What needs to be done
Repeat the records below word for word, but start at the line that contains "From this vantage point, is", stop after the last line, and include nothing else.

Records from a spatial question set:
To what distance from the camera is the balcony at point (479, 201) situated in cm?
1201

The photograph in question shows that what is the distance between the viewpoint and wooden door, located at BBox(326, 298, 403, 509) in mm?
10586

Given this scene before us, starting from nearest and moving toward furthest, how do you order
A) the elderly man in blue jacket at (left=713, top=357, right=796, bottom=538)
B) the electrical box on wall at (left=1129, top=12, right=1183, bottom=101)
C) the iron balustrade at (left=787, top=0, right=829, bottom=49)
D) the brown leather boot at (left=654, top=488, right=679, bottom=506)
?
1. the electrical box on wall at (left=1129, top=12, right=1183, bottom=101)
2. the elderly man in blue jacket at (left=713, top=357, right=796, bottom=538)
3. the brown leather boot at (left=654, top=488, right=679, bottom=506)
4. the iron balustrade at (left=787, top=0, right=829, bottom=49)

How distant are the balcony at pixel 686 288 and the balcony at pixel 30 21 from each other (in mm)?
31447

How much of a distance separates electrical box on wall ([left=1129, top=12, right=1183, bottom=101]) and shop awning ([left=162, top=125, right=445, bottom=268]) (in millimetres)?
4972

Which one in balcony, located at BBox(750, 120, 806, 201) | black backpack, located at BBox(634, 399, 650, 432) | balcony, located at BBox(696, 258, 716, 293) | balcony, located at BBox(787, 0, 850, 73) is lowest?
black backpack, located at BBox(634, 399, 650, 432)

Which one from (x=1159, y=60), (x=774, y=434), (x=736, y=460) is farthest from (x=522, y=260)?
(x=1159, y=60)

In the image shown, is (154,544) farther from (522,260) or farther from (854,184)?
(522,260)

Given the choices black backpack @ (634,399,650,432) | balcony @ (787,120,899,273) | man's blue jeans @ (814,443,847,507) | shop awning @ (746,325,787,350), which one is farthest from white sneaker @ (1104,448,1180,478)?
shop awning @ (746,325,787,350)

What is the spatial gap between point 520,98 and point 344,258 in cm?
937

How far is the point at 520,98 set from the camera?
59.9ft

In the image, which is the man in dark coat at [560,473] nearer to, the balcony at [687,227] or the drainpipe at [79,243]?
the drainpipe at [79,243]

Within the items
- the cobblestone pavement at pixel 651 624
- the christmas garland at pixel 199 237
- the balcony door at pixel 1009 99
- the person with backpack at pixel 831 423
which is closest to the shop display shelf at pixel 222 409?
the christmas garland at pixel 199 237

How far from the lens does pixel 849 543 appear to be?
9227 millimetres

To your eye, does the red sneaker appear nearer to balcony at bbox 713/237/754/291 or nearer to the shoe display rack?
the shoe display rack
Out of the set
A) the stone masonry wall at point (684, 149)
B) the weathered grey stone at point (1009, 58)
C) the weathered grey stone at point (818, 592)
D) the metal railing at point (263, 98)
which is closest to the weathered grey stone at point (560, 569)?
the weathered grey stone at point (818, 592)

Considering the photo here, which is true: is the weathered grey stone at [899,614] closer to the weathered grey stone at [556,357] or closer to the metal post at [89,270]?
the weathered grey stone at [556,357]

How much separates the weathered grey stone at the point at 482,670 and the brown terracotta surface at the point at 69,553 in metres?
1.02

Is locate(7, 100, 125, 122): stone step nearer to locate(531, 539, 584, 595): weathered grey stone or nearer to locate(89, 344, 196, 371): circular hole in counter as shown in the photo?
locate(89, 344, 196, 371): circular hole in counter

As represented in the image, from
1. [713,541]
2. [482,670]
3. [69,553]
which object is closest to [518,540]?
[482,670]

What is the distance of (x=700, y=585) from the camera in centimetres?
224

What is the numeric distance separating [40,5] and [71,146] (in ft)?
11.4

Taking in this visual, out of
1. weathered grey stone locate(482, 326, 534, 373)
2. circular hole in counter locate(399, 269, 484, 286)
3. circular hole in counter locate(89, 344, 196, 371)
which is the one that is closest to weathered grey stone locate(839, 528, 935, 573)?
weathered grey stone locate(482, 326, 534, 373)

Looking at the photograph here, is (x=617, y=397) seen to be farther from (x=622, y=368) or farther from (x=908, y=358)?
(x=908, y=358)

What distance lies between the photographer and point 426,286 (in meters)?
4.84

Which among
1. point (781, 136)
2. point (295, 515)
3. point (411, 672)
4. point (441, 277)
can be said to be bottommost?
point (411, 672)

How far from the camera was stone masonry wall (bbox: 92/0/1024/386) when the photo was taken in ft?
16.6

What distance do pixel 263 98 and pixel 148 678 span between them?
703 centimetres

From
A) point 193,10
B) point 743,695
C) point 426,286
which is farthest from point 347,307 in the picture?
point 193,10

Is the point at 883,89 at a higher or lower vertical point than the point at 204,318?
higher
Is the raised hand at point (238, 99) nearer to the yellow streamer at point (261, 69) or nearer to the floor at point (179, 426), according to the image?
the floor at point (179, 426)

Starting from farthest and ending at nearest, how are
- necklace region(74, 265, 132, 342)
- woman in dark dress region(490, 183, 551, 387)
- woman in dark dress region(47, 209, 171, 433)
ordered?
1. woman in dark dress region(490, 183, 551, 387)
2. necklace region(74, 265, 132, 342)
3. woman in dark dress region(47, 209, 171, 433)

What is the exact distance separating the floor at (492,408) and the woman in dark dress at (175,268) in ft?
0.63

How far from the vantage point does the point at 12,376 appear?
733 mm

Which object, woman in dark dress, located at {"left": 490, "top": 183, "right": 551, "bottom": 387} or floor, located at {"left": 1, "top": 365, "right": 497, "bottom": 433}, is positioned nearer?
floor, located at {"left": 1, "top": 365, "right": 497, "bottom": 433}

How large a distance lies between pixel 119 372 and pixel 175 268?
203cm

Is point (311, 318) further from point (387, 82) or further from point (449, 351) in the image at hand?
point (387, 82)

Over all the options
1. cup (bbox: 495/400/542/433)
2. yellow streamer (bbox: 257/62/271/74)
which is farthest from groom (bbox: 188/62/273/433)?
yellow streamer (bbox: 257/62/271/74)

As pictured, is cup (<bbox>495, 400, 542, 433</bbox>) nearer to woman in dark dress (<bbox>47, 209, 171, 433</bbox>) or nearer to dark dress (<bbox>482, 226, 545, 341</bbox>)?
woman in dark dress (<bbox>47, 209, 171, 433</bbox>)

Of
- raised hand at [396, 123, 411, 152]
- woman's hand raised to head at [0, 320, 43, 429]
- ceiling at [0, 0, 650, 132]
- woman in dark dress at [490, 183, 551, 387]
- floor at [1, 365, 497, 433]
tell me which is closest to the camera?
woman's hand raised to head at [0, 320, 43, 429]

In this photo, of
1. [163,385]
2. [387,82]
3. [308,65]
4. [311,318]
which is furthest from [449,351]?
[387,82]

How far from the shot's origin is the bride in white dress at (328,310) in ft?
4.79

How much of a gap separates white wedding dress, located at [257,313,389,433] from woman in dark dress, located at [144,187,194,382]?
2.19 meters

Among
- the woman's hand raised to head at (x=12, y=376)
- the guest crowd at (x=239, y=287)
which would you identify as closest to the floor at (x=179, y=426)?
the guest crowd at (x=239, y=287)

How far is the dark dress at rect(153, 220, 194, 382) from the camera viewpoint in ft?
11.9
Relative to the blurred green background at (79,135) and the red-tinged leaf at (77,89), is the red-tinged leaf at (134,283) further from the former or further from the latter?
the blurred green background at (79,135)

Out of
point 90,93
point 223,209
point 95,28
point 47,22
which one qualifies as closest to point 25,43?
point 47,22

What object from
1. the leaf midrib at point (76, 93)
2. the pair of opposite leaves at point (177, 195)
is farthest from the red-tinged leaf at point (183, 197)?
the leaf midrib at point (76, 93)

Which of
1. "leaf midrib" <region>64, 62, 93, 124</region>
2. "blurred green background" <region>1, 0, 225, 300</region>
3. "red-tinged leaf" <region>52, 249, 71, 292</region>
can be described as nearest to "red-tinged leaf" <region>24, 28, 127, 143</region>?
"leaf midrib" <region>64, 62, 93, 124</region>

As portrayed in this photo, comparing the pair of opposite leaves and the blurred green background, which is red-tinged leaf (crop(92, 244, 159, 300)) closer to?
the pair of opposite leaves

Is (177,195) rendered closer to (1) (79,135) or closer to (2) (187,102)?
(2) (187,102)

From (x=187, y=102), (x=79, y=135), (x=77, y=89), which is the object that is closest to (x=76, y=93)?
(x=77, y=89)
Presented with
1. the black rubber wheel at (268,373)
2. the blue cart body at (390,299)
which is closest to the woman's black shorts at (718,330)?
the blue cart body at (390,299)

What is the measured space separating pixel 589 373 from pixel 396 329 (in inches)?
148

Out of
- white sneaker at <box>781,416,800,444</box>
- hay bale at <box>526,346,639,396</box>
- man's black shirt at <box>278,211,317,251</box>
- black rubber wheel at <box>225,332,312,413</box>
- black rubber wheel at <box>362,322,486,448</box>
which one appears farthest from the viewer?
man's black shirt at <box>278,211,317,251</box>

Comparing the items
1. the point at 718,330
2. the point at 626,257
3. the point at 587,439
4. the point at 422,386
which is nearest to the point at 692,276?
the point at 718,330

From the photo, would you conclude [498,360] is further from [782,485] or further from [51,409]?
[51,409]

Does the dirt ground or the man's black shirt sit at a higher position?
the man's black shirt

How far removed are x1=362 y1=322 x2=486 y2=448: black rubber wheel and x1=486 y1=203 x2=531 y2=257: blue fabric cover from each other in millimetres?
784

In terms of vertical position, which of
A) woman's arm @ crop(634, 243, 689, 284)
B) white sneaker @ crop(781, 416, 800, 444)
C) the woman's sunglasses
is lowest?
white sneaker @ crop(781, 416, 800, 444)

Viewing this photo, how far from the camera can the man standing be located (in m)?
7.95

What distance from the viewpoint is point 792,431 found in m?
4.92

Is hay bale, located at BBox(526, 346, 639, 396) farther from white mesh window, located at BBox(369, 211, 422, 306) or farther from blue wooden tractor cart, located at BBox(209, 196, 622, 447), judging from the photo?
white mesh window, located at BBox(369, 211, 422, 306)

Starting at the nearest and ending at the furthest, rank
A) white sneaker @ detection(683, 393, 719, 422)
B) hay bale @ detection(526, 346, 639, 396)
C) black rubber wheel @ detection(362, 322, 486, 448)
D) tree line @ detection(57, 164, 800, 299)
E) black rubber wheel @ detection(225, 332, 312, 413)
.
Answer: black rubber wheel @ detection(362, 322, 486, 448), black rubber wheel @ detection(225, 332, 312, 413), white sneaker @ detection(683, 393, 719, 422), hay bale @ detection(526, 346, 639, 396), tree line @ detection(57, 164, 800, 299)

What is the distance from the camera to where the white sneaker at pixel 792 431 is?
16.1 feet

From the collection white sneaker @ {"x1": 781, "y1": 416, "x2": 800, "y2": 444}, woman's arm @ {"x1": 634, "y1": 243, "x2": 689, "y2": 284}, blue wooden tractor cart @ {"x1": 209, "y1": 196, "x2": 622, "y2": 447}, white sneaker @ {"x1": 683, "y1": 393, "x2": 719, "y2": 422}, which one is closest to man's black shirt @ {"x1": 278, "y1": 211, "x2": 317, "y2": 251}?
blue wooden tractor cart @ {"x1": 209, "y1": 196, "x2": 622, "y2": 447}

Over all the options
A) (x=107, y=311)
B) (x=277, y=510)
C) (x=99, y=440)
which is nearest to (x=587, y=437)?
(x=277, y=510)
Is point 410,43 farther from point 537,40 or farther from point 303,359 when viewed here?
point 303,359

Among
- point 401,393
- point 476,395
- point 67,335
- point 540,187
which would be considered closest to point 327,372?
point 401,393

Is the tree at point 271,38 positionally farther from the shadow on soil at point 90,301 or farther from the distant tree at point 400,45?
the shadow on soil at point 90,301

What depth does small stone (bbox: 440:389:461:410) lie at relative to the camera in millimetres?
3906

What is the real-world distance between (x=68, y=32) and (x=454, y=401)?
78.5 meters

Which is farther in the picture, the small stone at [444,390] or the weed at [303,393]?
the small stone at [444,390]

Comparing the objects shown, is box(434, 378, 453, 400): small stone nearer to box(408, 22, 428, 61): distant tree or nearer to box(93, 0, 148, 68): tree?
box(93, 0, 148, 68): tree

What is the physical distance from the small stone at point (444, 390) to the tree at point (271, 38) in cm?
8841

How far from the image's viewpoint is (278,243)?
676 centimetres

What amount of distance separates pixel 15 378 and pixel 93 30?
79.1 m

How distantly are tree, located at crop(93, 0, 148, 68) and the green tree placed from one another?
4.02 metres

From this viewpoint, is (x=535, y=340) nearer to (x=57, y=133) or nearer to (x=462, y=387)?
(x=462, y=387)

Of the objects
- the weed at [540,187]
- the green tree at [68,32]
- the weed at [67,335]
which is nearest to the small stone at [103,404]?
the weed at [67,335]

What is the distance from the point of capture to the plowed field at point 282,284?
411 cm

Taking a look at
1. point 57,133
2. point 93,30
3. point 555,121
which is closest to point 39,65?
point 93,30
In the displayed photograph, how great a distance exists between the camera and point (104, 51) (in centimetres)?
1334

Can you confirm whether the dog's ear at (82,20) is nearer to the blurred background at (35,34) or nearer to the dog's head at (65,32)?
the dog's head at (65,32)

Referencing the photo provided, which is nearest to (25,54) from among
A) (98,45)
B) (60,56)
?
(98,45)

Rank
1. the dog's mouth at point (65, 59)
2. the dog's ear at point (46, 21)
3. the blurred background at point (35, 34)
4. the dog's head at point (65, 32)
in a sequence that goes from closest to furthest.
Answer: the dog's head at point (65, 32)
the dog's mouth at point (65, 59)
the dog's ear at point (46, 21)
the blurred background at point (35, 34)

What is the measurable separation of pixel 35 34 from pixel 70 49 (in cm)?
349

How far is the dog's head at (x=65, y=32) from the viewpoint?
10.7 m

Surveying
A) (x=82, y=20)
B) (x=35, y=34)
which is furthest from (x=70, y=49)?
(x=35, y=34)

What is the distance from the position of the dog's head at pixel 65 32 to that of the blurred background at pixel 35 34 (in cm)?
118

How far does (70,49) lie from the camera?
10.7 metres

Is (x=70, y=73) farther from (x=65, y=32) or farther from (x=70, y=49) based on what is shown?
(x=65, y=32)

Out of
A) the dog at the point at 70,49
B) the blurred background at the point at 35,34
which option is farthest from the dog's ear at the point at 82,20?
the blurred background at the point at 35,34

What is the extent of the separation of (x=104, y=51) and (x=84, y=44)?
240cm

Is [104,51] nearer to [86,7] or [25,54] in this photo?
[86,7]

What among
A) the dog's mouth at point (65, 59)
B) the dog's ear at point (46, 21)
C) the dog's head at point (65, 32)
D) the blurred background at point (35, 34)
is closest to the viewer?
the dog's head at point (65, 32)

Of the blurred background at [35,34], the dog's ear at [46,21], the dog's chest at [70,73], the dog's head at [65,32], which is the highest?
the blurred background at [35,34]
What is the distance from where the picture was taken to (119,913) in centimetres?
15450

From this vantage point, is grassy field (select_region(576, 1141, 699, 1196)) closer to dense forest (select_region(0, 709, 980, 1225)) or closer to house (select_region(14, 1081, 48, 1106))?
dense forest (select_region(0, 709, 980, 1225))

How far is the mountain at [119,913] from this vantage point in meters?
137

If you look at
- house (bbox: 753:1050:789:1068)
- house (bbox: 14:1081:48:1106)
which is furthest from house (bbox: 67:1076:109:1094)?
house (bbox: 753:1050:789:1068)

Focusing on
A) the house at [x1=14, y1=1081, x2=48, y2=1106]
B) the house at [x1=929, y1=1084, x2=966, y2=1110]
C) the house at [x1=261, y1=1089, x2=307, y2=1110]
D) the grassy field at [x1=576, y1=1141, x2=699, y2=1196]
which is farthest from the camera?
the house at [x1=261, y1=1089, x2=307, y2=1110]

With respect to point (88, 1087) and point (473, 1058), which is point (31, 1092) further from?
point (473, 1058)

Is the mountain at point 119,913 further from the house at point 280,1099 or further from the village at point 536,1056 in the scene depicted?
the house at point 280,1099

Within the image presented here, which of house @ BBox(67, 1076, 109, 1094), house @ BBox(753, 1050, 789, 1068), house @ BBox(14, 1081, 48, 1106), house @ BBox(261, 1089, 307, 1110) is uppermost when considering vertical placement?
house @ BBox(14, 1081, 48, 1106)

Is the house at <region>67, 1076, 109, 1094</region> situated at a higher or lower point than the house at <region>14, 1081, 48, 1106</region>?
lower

Answer for the task
From this vantage point, is grassy field (select_region(576, 1141, 699, 1196)) closer to dense forest (select_region(0, 709, 980, 1225)) or closer to house (select_region(14, 1081, 48, 1106))?
dense forest (select_region(0, 709, 980, 1225))

How far is the mountain at [119,913] from this vantage point in meters?
137

If you look at
- house (bbox: 753:1050:789:1068)
- house (bbox: 14:1081:48:1106)
which is furthest from house (bbox: 67:1076:109:1094)?
house (bbox: 753:1050:789:1068)

Focusing on
A) the house at [x1=14, y1=1081, x2=48, y2=1106]
B) the house at [x1=929, y1=1084, x2=966, y2=1110]
C) the house at [x1=261, y1=1089, x2=307, y2=1110]
D) the grassy field at [x1=576, y1=1141, x2=699, y2=1196]
which is farthest from the camera?
the house at [x1=261, y1=1089, x2=307, y2=1110]

With respect to point (88, 1087) and point (473, 1058), which is point (31, 1092) further from?
point (473, 1058)

Is the mountain at point 119,913 further from the house at point 280,1099 or further from the village at point 536,1056 in the scene depicted?
the house at point 280,1099

Within the image presented here, which of house @ BBox(67, 1076, 109, 1094), house @ BBox(753, 1050, 789, 1068), house @ BBox(14, 1081, 48, 1106), house @ BBox(261, 1089, 307, 1110) is uppermost when considering vertical placement?
house @ BBox(14, 1081, 48, 1106)

Is the house at <region>67, 1076, 109, 1094</region> situated at a higher or lower point than the house at <region>14, 1081, 48, 1106</region>?
lower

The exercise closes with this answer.